Exercise input
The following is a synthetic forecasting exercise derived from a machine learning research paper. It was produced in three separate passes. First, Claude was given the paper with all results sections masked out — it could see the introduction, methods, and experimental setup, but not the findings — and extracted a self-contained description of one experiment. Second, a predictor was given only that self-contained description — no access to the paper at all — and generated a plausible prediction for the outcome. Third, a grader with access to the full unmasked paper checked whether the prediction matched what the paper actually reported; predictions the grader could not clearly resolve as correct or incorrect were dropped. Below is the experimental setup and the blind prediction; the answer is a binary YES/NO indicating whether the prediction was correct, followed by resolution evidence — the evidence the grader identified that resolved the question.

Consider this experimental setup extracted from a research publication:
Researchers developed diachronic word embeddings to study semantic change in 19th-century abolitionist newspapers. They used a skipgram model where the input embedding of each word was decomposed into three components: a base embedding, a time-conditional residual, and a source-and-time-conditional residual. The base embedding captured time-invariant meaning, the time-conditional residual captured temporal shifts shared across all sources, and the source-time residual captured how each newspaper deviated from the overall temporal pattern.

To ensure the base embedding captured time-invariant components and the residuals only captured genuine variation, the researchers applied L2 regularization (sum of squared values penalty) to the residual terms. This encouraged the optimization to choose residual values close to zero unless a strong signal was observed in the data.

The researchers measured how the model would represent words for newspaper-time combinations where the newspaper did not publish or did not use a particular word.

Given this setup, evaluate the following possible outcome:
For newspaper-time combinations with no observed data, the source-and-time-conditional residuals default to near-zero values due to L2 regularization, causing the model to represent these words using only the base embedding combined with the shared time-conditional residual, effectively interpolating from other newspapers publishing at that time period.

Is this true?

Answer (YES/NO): YES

Work to complete
The full set of records above must be retyped exactly.

Exercise solution
The following is a synthetic forecasting exercise derived from a machine learning research paper. It was produced in three separate passes. First, Claude was given the paper with all results sections masked out — it could see the introduction, methods, and experimental setup, but not the findings — and extracted a self-contained description of one experiment. Second, a predictor was given only that self-contained description — no access to the paper at all — and generated a plausible prediction for the outcome. Third, a grader with access to the full unmasked paper checked whether the prediction matched what the paper actually reported; predictions the grader could not clearly resolve as correct or incorrect were dropped. Below is the experimental setup and the blind prediction; the answer is a binary YES/NO indicating whether the prediction was correct, followed by resolution evidence — the evidence the grader identified that resolved the question.

Consider this experimental setup extracted from a research publication:
Researchers developed diachronic word embeddings to study semantic change in 19th-century abolitionist newspapers. They used a skipgram model where the input embedding of each word was decomposed into three components: a base embedding, a time-conditional residual, and a source-and-time-conditional residual. The base embedding captured time-invariant meaning, the time-conditional residual captured temporal shifts shared across all sources, and the source-time residual captured how each newspaper deviated from the overall temporal pattern.

To ensure the base embedding captured time-invariant components and the residuals only captured genuine variation, the researchers applied L2 regularization (sum of squared values penalty) to the residual terms. This encouraged the optimization to choose residual values close to zero unless a strong signal was observed in the data.

The researchers measured how the model would represent words for newspaper-time combinations where the newspaper did not publish or did not use a particular word.

Given this setup, evaluate the following possible outcome:
For newspaper-time combinations with no observed data, the source-and-time-conditional residuals default to near-zero values due to L2 regularization, causing the model to represent these words using only the base embedding combined with the shared time-conditional residual, effectively interpolating from other newspapers publishing at that time period.

Is this true?

Answer (YES/NO): YES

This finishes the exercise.